:: Objective ::
Copy out each of the entries below word for word.

:: Supplied material ::

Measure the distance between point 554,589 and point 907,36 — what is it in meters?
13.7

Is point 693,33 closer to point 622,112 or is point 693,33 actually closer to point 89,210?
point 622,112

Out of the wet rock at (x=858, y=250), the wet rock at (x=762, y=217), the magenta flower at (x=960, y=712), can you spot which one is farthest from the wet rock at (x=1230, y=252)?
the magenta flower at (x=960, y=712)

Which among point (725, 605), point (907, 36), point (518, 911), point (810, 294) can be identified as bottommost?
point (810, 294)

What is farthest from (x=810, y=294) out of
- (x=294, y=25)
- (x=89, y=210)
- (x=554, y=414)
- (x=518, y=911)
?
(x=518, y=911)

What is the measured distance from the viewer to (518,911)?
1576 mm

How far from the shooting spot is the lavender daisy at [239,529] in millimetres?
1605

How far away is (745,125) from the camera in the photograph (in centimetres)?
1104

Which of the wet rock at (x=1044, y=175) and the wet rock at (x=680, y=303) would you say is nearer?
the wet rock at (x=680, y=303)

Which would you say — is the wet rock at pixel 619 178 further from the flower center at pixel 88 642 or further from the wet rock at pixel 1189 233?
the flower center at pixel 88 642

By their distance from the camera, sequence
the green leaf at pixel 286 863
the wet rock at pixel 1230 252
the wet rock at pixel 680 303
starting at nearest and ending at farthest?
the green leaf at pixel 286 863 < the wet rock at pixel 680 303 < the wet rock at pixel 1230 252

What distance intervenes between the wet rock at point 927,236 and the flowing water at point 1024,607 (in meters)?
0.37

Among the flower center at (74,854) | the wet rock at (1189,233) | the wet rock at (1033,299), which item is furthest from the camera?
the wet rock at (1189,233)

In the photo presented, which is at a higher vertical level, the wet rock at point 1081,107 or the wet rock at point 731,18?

:: Response to the exercise ::
Measure the distance between point 554,589 and point 907,36 — what is it in meters?
13.7

Is point 693,33 closer to point 622,112 or is point 693,33 actually closer to point 89,210?
point 622,112

Out of the wet rock at (x=858, y=250), the wet rock at (x=762, y=217), the magenta flower at (x=960, y=712), can you spot which one is farthest from the wet rock at (x=1230, y=252)?
the magenta flower at (x=960, y=712)

Which among point (725, 605), point (907, 36), point (518, 911), point (810, 294) can be identified as bottommost?
point (810, 294)

What is farthest from (x=810, y=294) out of
- (x=294, y=25)
- (x=89, y=210)
- (x=554, y=414)
- (x=518, y=911)
?
(x=518, y=911)

What is the measured distance from the viewer to (518,911)?
1576 mm

How far from the shooting spot is the lavender daisy at [239,529] in millimetres?
1605

How far away is (745,125) from the camera in the photograph (in centimetres)?
1104

Which of the wet rock at (x=1044, y=175) and the wet rock at (x=680, y=303) would you say is nearer?
the wet rock at (x=680, y=303)

Which would you say — is the wet rock at pixel 619 178 further from the flower center at pixel 88 642 or further from the wet rock at pixel 1189 233?
the flower center at pixel 88 642

By their distance from the camera, sequence
the green leaf at pixel 286 863
the wet rock at pixel 1230 252
the wet rock at pixel 680 303
starting at nearest and ending at farthest?
the green leaf at pixel 286 863 < the wet rock at pixel 680 303 < the wet rock at pixel 1230 252

What distance intervenes between the wet rock at point 927,236 and the flowing water at point 1024,607 (in meters)?
0.37

Among the flower center at (74,854) | the wet rock at (1189,233) | the wet rock at (1033,299), which item is furthest from the camera?
the wet rock at (1189,233)

In the photo presented, which is at a higher vertical level, the wet rock at point 1081,107 or the wet rock at point 731,18?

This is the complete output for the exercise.